ExAC provides two gene constraint metrics for expected variation in the general population.16 The “probability of being loss-of-function intolerant” (pLI) scores for our 41 genes ranged from 0 to 1,16 with only 10 genes assessed as extremely intolerant (pLI > 0.9; Table 1). DCM-associated truncating variants were enriched in genes with high pLI scores (11 of 23 [48%] variants versus controls, 1 of 17 [6%] variants, P = 0.005), but >50% variants were in genes with intermediate or low pLI scores. Twenty-six genes had expected intolerance to missense variants, indicated by positive Z scores (Table 1).16 There was a statistically significant but relatively modest excess of missense variants in these genes in DCM cases (182 [52%] variants versus controls, 129 [43%] variants; P = 0.018).

Table 1 Gene characteristics and evidence for role in DCM pathogenesis

Residual Variation Intolerance Score (RVIS)

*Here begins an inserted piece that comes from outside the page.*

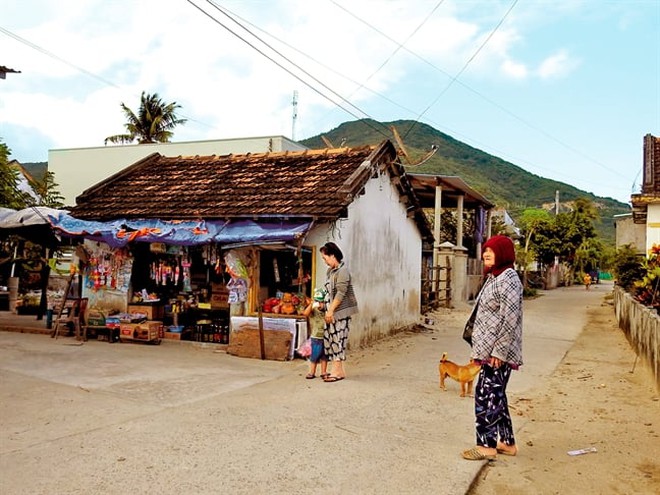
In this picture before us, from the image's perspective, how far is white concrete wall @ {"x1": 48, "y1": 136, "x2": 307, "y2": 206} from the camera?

RVIS is another metric of expected genetic variation.17 In this scoring system, genes that cause Mendelian disorders should have little population variability (25th percentile RVIS), while genes associated with complex disorders are likely to be highly variable (100th percentile RVIS). In keeping with the Mendelian model, we found that 18 of our genes were in the 25th percentile bin (Table 1). However, while DCM-associated truncating variants were preferentially distributed in 25th percentile genes (P = 0.01, 2 × 4 chi-squared test; Supplementary Table S6), this was not the case for missense variants (P = 0.67).

Variant burden per gene

There were only three genes, RBM20, MYH7, and LMNA, in which there were significantly more rare variants in DCM cases than in controls (Supplementary Table S3). These findings strongly suggest that these genes harbor pathogenic rare variants, but do not directly inform the interpretation of any single variant. For most genes, the relatively small numbers of variants limited statistical comparisons.

DCM gene ranking

We used a semiquantitative method to rank genes according to literature evidence for roles in DCM pathogenesis (Table 1, Supplementary Table S7). Only 14 of 41 genes had robust evidence for disease association and were classified as group A. There was a prominent peak of DCM-associated truncating variants in these genes, with control-associated truncating variants mostly found in gene groups C and D (P = 0.01, 2 × 4 chi-squared test; Fig. 1b, Supplementary Table S8). DCM-associated missense variants also showed a peak in group A genes (P = 0.018), with marked enrichment of variants that were novel (ExAC) + deleterious (MetaSVM) (P = 0.001, Fig. 1c). Adding the “group A” gene parameter to these variant parameters increased the odds ratio for DCM from approximately 5-fold to nearly 9-fold (Fig. 1a).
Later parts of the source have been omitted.